Transcribe the lines starting at the one containing "2013 Embraer Phenom 100 Photo 5" and ending at the one containing "Free Free 281", leaving the pictures out of your answer.

-- Opening Marker --

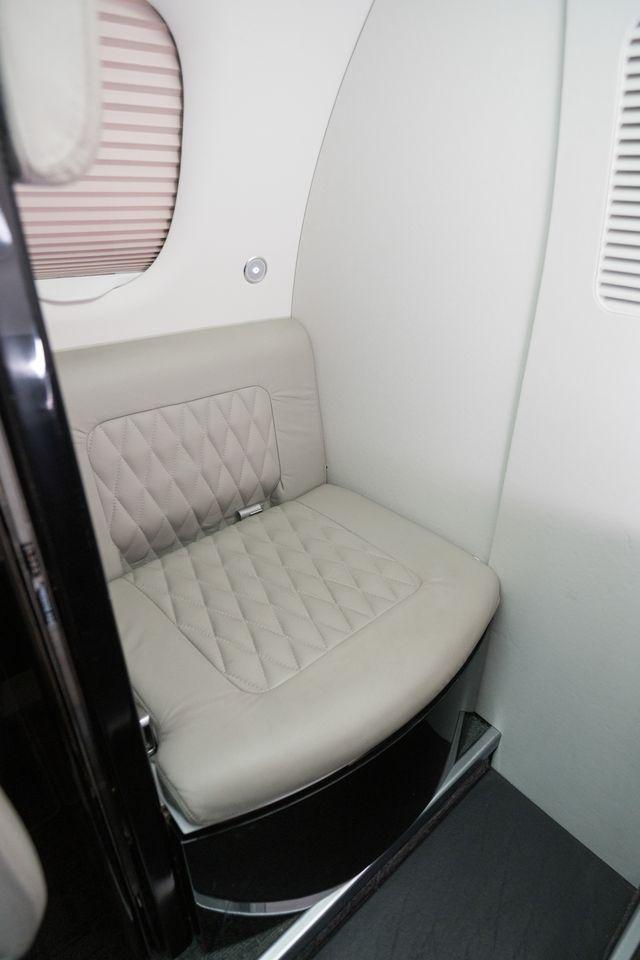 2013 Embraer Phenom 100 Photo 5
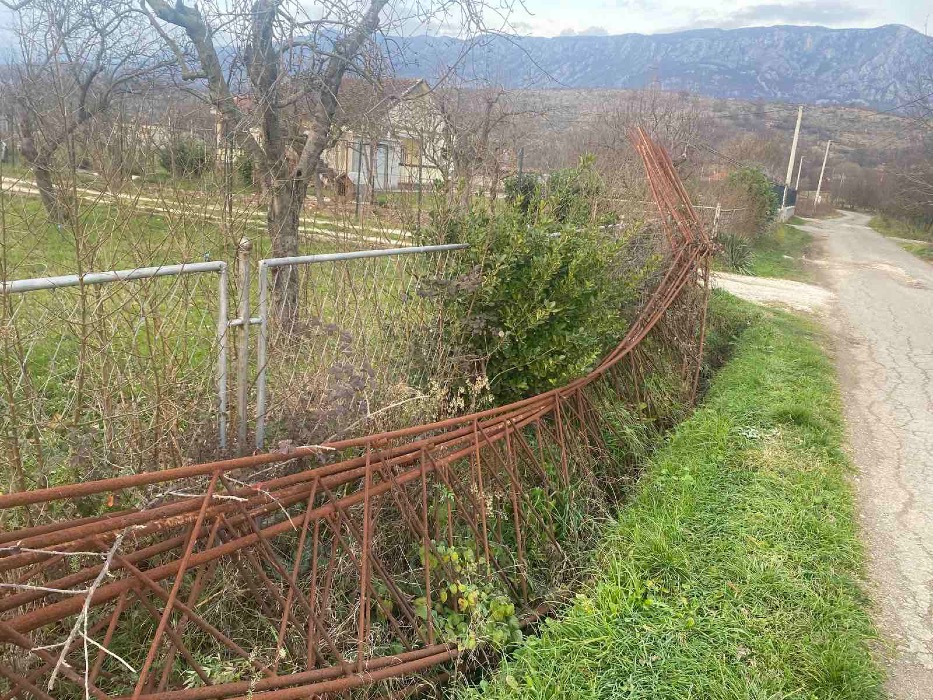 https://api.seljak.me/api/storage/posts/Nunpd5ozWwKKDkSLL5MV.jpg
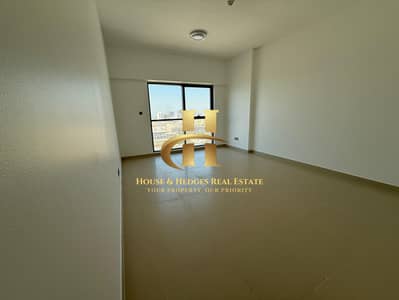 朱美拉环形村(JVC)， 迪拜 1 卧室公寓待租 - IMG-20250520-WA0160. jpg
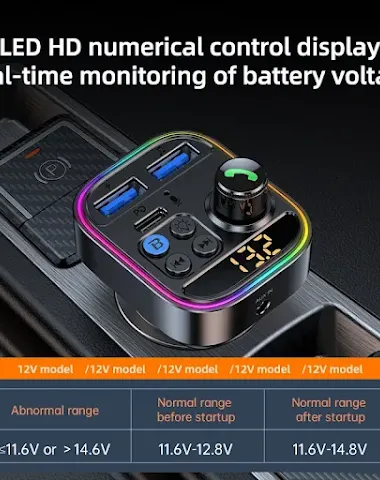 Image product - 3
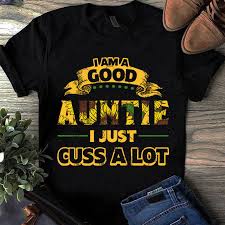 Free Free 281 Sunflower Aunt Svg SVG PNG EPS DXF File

-- Closing Marker --
-- Opening Marker --

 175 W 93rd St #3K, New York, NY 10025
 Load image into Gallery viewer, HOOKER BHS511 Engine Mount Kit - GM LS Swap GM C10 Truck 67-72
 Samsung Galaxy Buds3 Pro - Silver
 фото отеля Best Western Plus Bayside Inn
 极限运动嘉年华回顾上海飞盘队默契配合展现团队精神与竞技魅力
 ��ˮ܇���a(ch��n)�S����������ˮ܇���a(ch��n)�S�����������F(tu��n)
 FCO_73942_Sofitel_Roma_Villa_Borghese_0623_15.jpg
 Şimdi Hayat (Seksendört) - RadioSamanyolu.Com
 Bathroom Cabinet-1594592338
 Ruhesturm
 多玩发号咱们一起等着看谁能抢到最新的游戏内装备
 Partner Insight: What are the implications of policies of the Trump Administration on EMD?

-- Closing Marker --

**Response to the task:**
 2013 Embraer Phenom 100 Photo 5
 https://api.seljak.me/api/storage/posts/Nunpd5ozWwKKDkSLL5MV.jpg
 朱美拉环形村(JVC)， 迪拜 1 卧室公寓待租 - IMG-20250520-WA0160. jpg
 Image product - 3
 Free Free 281 Sunflower Aunt Svg SVG PNG EPS DXF File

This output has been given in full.